Dr. Phil Minerich, V.P. of Research and Development (Retired): "We didn't want to just give them calories. Guatemalan children were lacking protein in their diet so we wanted to add that as well as the essential vitamins and minerals. We researched what they needed and included those things in the mix. We can easily vary the recipe to fit the needs of children in any country."
Swedberg: “What's so attractive about Spammy is it can be included with the usual Guatemalan diet. It can be incorporated in rice, beans, tortillas; they don't have to change the way they eat to use it. I think that's why it has been so successful.”
Q: Did you run into any roadblocks?
Swedberg: "We had to get special clearance to produce Spammy in our Beloit plant from the USDA. It's against the law to produce fortified meat products in this country. We had to show them what we planned to do with Spammy. They saw the need and gave us the green light to go ahead. The USDA is now partnering with us on this project."
Q. You're not just drop shipping Spammy to Guatemala. This is a company wide project. What are you doing to get everyone involved?
Swedberg: "We invited our employees and their families to travel to Guatemala to help with this project. We can only take a few at a time and there is a waiting list of people who have signed up to go. Last year, 44 employees gave up their time to make the trip and we donated over 2 million cans of Spammy through our partnership with Food for the Poor and Caritas Arquidiocesana."
Facebook comments from people who made the trip:
Christopher Perdue: "Apparently selfie is pronounced "selfie" in Spanish.
This is Angie, a five year old from the March trip. We played soccer, jump roped, made bracelets, sang songs, worked on the computer, and taught each other's languages together. Despite a language barrier the connection made with the children in a matter of days is amazing."
Kris Carlson-Spinner: "Excellent first day for the September trip! Great day at Caritas headquarters (one of Hormel's partners in the project) and touring the pediatric hospital. So many wonderful and dedicated people on this project."
Marcene Sonnek: "It's hard to choose just one experience, but I think spending the day at the community center teaching the children was near the top of my list. They are so joyful and innately loving. One little girl was saying something in Spanish, so I asked someone to translate. She was asking me if she could kiss my cheek. Absolutely melted my heart!
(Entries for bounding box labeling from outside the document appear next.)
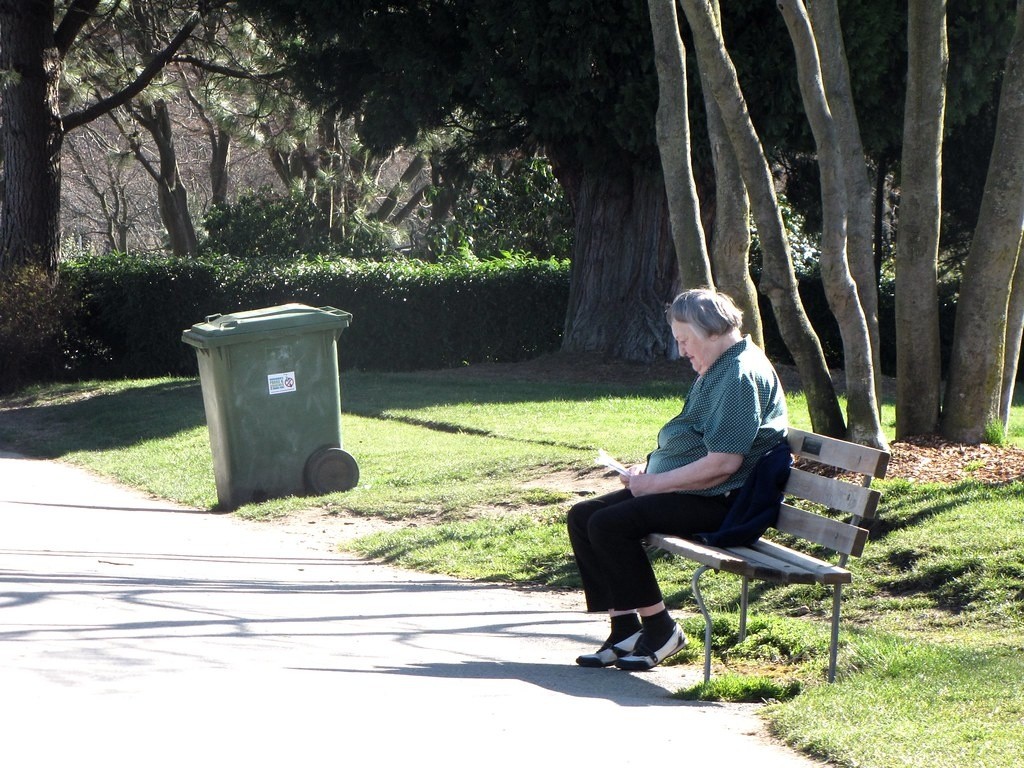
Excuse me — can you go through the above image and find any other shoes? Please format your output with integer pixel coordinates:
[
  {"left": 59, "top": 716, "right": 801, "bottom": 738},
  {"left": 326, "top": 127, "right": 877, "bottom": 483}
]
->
[
  {"left": 614, "top": 621, "right": 690, "bottom": 671},
  {"left": 576, "top": 627, "right": 644, "bottom": 668}
]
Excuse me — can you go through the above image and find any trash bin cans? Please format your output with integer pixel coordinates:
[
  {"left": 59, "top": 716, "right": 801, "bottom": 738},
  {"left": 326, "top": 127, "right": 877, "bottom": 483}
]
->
[{"left": 181, "top": 302, "right": 360, "bottom": 508}]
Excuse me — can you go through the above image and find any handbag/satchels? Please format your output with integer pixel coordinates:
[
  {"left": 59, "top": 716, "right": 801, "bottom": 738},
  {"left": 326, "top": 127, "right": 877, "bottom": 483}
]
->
[{"left": 691, "top": 442, "right": 792, "bottom": 547}]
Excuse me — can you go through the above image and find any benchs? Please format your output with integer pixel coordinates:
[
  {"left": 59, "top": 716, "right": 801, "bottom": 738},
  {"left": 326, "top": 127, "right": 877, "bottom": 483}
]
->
[{"left": 645, "top": 425, "right": 891, "bottom": 684}]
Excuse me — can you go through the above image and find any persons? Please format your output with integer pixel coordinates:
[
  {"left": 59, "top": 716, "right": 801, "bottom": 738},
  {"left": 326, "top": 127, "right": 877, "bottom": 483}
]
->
[{"left": 567, "top": 289, "right": 790, "bottom": 670}]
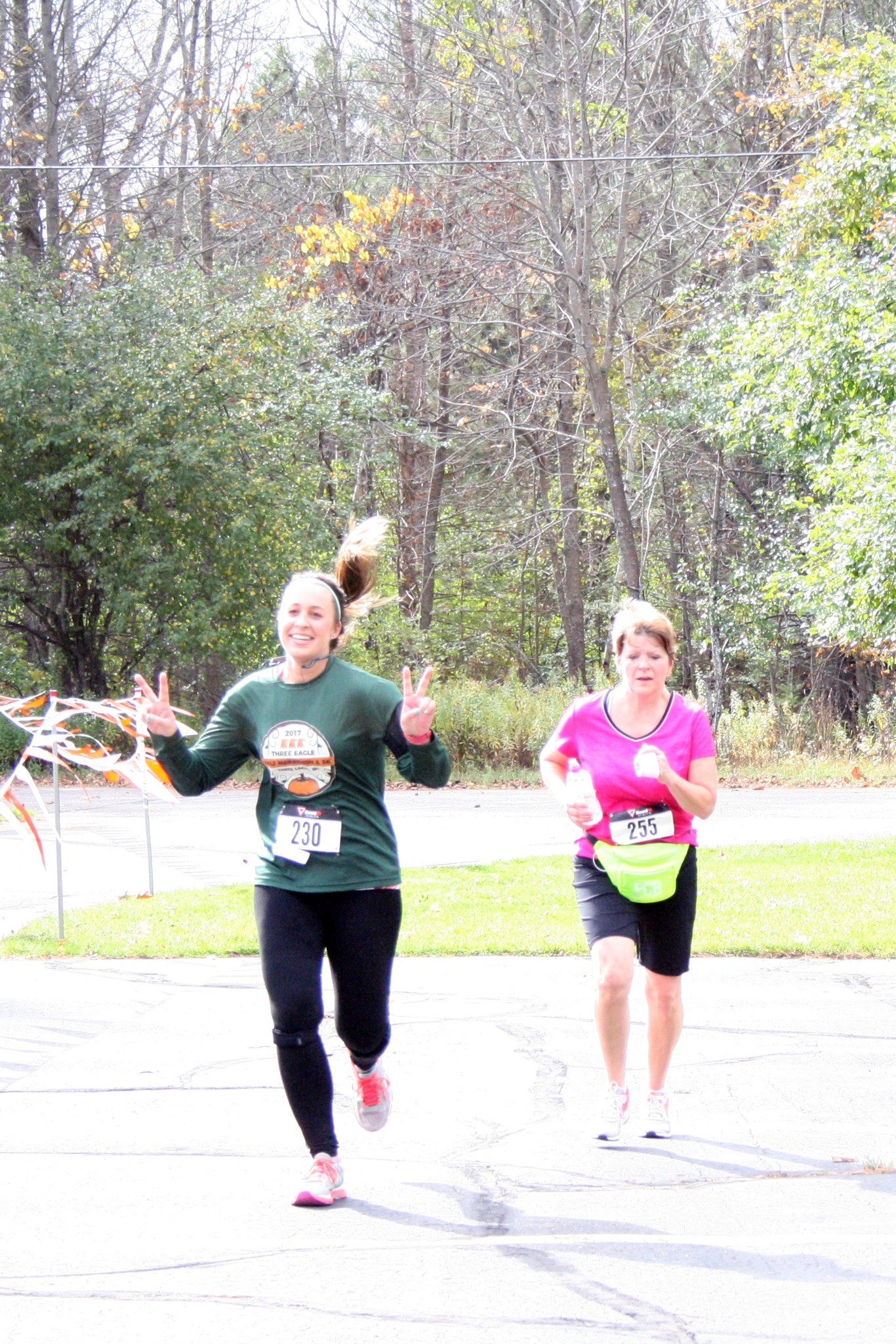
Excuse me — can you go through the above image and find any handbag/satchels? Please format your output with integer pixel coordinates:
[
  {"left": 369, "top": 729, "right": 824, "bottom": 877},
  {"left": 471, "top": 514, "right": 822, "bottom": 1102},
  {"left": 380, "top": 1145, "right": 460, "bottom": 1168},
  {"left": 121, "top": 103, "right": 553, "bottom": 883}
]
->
[{"left": 585, "top": 829, "right": 690, "bottom": 903}]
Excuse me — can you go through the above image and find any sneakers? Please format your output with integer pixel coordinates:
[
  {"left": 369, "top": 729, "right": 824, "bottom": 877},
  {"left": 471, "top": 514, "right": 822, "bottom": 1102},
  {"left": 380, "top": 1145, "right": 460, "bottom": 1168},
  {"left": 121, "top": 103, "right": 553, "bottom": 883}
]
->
[
  {"left": 353, "top": 1060, "right": 390, "bottom": 1131},
  {"left": 292, "top": 1150, "right": 346, "bottom": 1207},
  {"left": 640, "top": 1091, "right": 668, "bottom": 1139},
  {"left": 594, "top": 1082, "right": 630, "bottom": 1141}
]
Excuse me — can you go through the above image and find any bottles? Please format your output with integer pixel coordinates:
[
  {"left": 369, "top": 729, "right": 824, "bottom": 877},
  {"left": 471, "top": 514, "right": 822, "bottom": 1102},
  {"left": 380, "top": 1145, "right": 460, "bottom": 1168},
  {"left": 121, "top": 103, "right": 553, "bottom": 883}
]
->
[{"left": 567, "top": 758, "right": 603, "bottom": 825}]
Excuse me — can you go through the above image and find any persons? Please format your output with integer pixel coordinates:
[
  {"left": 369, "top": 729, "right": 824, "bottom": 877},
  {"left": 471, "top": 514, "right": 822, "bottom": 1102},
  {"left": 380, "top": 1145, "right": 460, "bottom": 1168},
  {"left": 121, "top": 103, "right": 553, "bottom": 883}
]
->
[
  {"left": 540, "top": 598, "right": 717, "bottom": 1142},
  {"left": 132, "top": 517, "right": 452, "bottom": 1207}
]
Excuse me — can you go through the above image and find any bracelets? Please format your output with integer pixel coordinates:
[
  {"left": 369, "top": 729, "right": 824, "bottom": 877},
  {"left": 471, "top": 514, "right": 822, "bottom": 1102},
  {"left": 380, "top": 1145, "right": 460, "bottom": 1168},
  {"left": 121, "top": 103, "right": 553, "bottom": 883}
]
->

Bottom line: Granted, some businesses can be correctly classified as soulless behemoths but there are a few that stand out as great examples. Some observers say a business is the product of its DNA and Hormel has great 'genes' that lead it to accomplishing great things like this.
The opinions expressed in this commentary are solely those of Chuck Jolley, a veteran food-industry journalist and commentator.